Votre rapporteur pour avis souhaite attirer la vigilance des pouvoirs publics face à deux événements récents intervenus dans le secteur de la presse qui posent la question du rôle de l'État face à des patrons de presse et des opérations de restructuration irresponsables en termes de gestion des ressources humaines :
- la direction de France Soir a annoncé, à la fin du mois d'octobre, que le titre, après avoir déjà fait l'objet de plusieurs opérations de rachat et de plans de restructuration, s'engageait dans une migration vers le tout numérique, avec à terme la disparition définitive de sa version imprimée. Cette stratégie a été vigoureusement critiquée par les personnels, déclenchant un mouvement social sans précédent dans l'histoire du journal. Ce projet de relance est perçu par la majorité des journalistes concernés comme un pas supplémentaire vers la transformation d'un titre historique, issu de la Résistance, en un journal « d'information brute », signe pour eux de déperdition de la valeur ajoutée de leur travail. Le fossé devient grandissant entre les actionnaires et les journalistes, ces derniers s'interrogeant sur l'opportunité financière et le caractère viable du modèle économique sur lequel repose la stratégie de relance exposée par les premiers, qui suppose la mise en oeuvre d'un plan social concernant près de 180 salariés ;
- la Comareg, éditeur de Paru Vendu , empire de la presse gratuite détenu par le groupe Hersant s'appuyant sur 1 800 salariés, était sur le point, à la fin du mois d'octobre 2011, d'entrer en phase de dépôt de bilan puis de liquidation judiciaire. L'entreprise ne semble pas, en effet, avoir su trouver les moyens de faire face à la révolution imposée par Internet. Les offres de repreneurs ont jusqu'ici échoué, le groupe Hersant ayant lui-même abandonné toute tentative de sauvetage de sa filiale en sollicitant l'appui de la Caisse des dépôts et des consignations. Il reviendra à l'État de prendre en charge le paiement des indemnités des salariés victimes de la liquidation de cette entreprise.
4. Le pluralisme de la presse appelle un renforcement de l'aide aux quotidiens à faibles ressources publicitaires
Le fonds d'aide aux quotidiens nationaux d'information politique et générale à faibles ressources publicitaires constitue un mécanisme essentiel de soutien au pluralisme de la presse en France.
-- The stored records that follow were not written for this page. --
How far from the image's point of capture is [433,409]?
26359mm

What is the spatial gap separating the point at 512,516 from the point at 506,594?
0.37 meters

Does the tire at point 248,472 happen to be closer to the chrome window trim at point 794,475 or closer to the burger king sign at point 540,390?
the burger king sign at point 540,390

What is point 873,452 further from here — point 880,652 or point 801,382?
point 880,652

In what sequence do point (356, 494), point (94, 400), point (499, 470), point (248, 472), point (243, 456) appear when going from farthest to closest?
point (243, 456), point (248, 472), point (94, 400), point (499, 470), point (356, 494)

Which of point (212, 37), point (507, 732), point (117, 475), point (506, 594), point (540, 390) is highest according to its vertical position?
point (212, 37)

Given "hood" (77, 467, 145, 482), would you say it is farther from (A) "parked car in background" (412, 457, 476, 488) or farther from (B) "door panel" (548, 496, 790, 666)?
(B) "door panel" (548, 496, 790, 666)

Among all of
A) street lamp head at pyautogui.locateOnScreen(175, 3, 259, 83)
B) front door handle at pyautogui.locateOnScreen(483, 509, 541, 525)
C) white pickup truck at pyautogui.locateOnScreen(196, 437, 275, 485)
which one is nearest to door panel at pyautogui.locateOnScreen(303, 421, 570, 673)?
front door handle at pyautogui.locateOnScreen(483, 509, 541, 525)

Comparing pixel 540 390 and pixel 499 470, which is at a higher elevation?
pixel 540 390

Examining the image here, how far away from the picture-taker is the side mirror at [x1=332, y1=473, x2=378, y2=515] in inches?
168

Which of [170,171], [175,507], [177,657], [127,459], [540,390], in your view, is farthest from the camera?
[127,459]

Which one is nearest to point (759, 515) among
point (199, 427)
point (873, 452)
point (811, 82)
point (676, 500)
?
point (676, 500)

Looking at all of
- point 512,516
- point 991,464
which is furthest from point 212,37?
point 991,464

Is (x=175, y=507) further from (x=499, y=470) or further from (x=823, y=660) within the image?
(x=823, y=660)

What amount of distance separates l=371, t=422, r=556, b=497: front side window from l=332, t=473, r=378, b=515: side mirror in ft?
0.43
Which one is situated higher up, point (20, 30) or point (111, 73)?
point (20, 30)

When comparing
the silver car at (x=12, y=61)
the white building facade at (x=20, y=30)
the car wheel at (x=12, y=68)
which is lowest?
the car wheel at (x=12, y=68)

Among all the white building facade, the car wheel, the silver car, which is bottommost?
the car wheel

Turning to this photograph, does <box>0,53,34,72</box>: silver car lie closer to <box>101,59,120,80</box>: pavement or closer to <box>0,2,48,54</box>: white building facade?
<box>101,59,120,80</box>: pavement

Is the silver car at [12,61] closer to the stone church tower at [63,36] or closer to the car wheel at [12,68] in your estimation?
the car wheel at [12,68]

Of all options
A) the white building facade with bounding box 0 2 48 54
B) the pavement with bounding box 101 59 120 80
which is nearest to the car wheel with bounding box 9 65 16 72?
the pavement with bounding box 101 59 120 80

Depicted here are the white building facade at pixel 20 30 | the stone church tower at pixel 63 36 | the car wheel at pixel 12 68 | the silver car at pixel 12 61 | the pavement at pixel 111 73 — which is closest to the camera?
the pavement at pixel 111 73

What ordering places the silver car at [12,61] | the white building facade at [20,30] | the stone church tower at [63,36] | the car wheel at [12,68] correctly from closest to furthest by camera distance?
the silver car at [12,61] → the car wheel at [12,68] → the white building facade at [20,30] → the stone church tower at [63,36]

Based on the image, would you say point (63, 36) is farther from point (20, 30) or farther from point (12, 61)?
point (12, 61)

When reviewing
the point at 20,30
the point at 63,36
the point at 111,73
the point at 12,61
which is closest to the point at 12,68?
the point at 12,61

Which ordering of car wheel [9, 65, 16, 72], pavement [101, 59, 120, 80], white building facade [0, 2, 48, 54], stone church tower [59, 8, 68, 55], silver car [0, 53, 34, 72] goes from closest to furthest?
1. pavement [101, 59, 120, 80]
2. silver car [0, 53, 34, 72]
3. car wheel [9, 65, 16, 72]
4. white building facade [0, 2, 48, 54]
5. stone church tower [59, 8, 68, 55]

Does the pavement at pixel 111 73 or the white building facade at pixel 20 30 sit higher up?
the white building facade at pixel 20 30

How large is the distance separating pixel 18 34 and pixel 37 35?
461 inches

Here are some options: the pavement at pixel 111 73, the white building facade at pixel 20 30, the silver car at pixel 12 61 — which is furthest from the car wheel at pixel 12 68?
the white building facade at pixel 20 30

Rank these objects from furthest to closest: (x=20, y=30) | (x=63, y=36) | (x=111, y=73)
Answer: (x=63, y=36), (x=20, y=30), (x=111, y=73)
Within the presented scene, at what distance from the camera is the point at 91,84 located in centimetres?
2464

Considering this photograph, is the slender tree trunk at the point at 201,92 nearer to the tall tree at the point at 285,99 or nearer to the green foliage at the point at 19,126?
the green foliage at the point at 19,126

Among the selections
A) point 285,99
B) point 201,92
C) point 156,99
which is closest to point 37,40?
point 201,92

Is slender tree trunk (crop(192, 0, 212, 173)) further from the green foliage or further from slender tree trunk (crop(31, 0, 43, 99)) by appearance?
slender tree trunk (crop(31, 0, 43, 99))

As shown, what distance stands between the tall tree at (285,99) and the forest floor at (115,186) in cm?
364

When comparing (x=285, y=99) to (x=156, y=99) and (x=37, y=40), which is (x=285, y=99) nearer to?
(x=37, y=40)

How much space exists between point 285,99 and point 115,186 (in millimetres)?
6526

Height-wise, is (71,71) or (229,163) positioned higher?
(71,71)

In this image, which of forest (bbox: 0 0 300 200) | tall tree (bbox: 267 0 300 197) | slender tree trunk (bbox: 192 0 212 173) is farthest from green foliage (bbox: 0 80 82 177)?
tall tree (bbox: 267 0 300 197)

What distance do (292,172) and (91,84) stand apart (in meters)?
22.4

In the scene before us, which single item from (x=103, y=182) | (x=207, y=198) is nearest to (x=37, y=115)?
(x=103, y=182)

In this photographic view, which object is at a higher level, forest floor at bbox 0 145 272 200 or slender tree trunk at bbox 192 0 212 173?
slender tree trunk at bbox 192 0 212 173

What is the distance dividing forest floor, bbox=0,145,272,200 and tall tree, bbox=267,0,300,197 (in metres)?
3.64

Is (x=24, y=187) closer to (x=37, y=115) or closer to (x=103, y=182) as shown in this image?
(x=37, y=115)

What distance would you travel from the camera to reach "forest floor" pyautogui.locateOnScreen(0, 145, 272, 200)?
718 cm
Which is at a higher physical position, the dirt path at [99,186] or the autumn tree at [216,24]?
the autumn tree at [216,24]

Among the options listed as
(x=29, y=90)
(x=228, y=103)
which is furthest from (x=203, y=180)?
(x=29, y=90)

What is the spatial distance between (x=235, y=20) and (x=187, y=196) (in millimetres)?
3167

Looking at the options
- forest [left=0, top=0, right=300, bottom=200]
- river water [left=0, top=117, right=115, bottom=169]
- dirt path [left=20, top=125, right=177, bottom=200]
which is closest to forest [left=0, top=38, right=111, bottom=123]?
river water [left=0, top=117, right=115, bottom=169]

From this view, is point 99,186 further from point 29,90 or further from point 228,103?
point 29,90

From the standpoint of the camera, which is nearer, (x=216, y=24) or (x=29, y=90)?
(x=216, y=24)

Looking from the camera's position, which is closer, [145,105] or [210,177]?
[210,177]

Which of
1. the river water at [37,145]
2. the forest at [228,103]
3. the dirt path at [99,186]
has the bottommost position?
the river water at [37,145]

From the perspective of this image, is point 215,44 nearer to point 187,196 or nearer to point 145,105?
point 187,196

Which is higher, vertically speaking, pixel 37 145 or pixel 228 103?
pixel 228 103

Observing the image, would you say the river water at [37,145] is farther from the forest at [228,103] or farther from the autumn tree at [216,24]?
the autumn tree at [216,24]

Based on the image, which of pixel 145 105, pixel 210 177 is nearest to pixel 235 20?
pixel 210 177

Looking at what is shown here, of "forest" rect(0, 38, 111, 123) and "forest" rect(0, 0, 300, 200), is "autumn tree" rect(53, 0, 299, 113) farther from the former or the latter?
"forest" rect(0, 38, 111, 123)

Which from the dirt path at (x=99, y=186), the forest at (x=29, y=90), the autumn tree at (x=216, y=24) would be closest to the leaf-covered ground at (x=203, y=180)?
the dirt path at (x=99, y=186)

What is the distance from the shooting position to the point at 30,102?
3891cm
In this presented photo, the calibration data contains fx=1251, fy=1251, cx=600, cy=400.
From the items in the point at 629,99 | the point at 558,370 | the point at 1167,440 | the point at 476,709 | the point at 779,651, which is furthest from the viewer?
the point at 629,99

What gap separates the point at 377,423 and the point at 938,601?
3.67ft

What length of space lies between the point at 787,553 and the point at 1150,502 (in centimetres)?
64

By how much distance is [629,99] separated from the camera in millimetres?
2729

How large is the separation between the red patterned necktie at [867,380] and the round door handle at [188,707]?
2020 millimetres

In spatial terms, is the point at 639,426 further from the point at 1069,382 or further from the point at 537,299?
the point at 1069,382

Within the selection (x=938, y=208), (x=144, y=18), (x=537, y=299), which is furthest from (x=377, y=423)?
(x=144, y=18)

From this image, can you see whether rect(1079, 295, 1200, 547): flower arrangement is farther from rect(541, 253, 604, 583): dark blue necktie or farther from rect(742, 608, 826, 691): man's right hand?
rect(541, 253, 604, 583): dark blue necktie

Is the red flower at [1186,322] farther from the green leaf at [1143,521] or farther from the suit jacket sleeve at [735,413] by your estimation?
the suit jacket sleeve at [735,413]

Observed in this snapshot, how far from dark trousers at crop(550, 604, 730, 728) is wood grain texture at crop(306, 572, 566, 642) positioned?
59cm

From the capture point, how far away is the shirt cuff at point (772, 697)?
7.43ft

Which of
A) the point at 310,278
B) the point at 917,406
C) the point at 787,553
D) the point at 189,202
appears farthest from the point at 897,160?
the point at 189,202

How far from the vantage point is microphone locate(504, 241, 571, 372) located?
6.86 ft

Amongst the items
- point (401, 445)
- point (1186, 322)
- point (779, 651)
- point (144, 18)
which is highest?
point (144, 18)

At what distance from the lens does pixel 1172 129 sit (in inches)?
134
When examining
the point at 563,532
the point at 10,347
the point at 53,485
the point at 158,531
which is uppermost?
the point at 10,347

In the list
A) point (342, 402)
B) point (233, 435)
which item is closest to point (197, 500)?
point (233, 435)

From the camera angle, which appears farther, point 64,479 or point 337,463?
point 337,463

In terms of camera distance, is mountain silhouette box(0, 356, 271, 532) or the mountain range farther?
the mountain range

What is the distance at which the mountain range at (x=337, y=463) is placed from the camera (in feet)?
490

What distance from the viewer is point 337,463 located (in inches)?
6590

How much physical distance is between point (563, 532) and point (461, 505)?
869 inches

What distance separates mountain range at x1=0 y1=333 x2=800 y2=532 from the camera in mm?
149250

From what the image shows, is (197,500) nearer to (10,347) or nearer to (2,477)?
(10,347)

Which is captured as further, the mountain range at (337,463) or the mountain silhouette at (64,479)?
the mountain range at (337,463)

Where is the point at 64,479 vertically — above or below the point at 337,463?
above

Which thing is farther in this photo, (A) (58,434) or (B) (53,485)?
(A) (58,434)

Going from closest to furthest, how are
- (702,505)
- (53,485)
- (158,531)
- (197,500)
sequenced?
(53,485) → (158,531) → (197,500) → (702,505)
Les équilibres financiers des journaux concernés reposent en partie sur la continuité et la prévisibilité de l'allocation qu'ils perçoivent au titre de cette aide.
Or, il a pu être observé que le montant dont bénéficient les journaux éligibles varie considérablement d'une année sur l'autre. Alors que la dotation budgétaire de ce fonds s'établissait à 13,1 millions d'euros en 2010, elle a été réduite à 9 millions d'euros en 2011 pour le même nombre de bénéficiaires (huit journaux). Trois journaux au moins percevront, ainsi, chacun une subvention diminuée d'un million d'euros en 2011, soit une réduction de 30 % en seulement un an.
Le SPQN souligne que ces variations ne peuvent pas être anticipées par les journaux. Leur ampleur même est telle qu'elle peut remettre en cause la viabilité économique des journaux. Les variations annuelles favorisent des situations de quasi-faillite, alors même que l'objet du fonds est précisément de les éviter.
Il est donc particulièrement préoccupant que la dotation du fonds n'ait pas été pérennisée à hauteur de 13 millions d'euros par an.